To fully understand the ancestor-derived model, we will illustrate the simple case where the number of SNPs is five, L = 5, the block structure is given by B (1) = {1,2,3} and B (2) = {4,5}, and the ancestral haplotypes are given by g 1 = (0,0,0,0,0) and g 2 = (1,1,1,1,1). Suppose that the observed haplotype is h = (0,0,0,1,1). The recombination event certainly happens between two blocks, R = 1. The observed haplotype is a result of the connection between two partial descendents, more precisely, h = (h [1]h [2]) = (g [1]1 g [2]2 ) and C = (1, 2). It therefore follows that \({{\mathcal{F}}}_h=\{(1,(1,2))\}\) and

$$ \begin{aligned} Pr(H=h) &= Pr(R=1,C=(1,2)) \\ &= Pr(R=1) Pr(C=(1,2)|R=1) = \lambda q_1 q_2. \end{aligned} $$

Suppose that the observed haplotype is h = (0,0,0,0,0). If no recombination event happens, R = 0, then only one block is present, K * = 1, and the observed haplotype is a direct descendent of the ancestral haplotype g 1, C = 1. Consider the case where the recombination event happens, R = 1. The number of blocks is two, K * = 2. The observed haplotype is a result of the connection between two partial descendents, more precisely, h = (h [1], h [2]) = (g [1]1 , g [2]1 ) and C = (1,1). It therefore follows that \({{\mathcal{F}}}_h=\{(0,1),(1,(1,1))\}\) and

$$ \begin{aligned} Pr(H=h) &= Pr(R=0,C=1)+Pr(R=1,C=(1,1)) \\ &= (1-\lambda)q_1+\lambda q_1^2. \end{aligned} $$

The general case can be extended in a similar way.

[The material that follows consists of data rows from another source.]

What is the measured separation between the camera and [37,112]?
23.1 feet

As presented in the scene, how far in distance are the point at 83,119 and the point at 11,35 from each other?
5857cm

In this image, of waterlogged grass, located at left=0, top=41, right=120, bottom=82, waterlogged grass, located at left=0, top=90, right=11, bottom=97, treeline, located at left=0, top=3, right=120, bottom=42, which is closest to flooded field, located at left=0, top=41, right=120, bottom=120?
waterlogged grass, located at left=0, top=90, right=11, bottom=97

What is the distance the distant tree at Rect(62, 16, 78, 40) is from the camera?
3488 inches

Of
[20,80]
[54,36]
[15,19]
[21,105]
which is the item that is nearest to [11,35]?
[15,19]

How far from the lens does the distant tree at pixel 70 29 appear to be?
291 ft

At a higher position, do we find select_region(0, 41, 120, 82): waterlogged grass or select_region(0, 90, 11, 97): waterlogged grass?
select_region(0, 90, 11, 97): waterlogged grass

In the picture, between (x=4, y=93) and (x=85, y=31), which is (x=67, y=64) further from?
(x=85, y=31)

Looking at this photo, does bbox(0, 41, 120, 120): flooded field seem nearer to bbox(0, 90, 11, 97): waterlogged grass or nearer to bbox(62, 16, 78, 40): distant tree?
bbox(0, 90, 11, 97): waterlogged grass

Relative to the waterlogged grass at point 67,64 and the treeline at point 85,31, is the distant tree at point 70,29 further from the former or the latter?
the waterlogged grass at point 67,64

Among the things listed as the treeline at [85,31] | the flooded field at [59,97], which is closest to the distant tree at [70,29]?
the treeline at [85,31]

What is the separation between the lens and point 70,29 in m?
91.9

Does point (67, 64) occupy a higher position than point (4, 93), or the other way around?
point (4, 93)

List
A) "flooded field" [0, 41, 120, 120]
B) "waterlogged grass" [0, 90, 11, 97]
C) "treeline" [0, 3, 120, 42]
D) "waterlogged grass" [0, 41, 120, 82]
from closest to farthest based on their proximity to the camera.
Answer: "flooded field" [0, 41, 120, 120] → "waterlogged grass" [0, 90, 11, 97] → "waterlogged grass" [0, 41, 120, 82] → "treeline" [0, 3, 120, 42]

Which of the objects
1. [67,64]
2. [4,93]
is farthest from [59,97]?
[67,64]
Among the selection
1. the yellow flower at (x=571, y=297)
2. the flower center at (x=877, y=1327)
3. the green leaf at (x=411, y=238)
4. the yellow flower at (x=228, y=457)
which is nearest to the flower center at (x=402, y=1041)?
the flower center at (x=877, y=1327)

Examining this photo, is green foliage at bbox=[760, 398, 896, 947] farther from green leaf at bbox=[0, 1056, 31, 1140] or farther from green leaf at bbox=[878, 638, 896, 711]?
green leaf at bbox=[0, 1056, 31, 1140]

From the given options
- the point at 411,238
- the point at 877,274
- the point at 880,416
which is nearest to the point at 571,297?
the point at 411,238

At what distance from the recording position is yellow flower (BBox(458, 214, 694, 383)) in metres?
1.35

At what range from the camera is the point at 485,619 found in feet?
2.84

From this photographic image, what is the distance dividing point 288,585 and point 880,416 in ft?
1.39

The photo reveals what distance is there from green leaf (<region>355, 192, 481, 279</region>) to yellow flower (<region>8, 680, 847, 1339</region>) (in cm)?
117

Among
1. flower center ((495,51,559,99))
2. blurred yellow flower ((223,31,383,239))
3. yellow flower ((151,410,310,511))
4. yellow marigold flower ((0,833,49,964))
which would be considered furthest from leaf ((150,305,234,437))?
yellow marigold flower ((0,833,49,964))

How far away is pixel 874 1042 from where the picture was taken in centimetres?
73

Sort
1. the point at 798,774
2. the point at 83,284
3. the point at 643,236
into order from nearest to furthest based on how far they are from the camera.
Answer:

Mixture model and parameter estimation

The ancestor-derived model has been constructed to handle recombinant haplotypes. The remainder of the problem is to model the remaining nonrecombinant haplotypes. As described in the “Introduction,” a simple full frequency model is applied to nonrecombinant haplotypes. Let \({{\mathcal{U}}}=\{u_1,\ldots,u_D\}\) be the set of distinct nonrecombinant haplotypes and p d be the frequency probability of u d, where ∑ Dd=1 p d = 1. The full frequency model is given by \(Pr (H=h)=\prod_{d=1}^{D} p_{d}^{I(h=u_d)}.\) The whole model proposed is a mixture of the ancestor-derived model and the simple full frequency model, with a mixing proportion ω.

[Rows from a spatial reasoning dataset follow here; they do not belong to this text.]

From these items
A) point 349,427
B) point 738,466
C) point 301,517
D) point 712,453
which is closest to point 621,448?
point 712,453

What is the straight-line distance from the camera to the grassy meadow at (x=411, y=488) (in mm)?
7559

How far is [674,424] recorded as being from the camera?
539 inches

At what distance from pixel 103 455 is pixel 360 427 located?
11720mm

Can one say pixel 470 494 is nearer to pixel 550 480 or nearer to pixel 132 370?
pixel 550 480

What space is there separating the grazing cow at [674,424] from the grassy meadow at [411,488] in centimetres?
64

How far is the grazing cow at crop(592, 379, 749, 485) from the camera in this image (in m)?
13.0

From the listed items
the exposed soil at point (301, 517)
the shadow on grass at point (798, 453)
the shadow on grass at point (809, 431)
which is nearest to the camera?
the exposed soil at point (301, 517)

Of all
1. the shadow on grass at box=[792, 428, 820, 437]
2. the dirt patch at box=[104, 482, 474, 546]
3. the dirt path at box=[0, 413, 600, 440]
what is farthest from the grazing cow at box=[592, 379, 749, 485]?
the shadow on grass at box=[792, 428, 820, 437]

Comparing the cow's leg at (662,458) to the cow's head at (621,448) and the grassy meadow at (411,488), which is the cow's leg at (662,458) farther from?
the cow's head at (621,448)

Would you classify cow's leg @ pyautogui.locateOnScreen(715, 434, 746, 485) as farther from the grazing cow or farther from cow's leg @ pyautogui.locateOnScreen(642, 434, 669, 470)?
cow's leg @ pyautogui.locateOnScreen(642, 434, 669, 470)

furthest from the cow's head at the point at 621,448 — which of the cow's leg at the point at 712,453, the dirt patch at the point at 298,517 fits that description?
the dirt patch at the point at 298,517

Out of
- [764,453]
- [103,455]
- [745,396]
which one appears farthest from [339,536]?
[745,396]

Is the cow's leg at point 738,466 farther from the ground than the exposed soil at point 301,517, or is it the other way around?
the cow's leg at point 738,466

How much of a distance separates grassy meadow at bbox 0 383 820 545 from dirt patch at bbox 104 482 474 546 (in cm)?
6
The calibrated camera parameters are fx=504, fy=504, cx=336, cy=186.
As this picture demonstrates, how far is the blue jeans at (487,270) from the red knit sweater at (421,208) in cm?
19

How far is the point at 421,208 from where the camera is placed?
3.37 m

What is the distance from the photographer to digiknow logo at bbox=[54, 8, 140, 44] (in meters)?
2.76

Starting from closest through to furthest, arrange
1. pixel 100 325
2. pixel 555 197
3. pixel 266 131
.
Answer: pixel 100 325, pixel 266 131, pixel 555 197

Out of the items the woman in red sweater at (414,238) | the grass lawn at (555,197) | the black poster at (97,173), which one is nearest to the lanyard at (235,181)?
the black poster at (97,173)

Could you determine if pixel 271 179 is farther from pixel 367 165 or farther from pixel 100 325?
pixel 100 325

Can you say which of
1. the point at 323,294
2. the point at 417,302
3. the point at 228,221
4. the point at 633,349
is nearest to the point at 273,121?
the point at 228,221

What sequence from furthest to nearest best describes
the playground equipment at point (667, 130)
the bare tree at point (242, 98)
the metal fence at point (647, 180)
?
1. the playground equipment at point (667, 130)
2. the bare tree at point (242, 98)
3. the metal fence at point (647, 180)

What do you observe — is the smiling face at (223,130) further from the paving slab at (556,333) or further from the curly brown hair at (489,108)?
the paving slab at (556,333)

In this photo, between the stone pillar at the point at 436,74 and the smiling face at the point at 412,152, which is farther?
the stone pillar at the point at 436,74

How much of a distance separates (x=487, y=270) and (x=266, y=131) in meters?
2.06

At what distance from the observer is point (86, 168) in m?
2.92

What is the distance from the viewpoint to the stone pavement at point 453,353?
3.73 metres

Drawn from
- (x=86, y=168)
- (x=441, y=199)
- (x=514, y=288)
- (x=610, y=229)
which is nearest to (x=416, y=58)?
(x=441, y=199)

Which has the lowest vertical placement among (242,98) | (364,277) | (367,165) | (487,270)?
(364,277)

The parameter of the mixture model, θ = (λqp, ω), can be estimated by the maximum likelihood principle. Let the maximum likelihood estimate of θ be denoted by \({\hat{\theta}}.\) Note that the observed haplotype belongs to either of two underlying models and never to both simultaneously. Let the set of recombinant haplotypes be denoted by {h 1, ..., h n}. It is clear that \({\hat{\omega}}=n/N, {\hat{p}}\) is simply given by the observed frequency, and \({\hat{\xi}}=({\hat{\lambda}},{\hat{q}})\) is the maximizer of \(\sum_{i=1}^n \log Pr(H=h_i;\xi)\) with respect to ξ = (λ,q), which can be obtained through the EM algorithm (Dempster et al. 1977; McLachlan and Krishnan 1997). The detailed derivation of the algorithm is given in the “Electronic supplementary material” (ESM).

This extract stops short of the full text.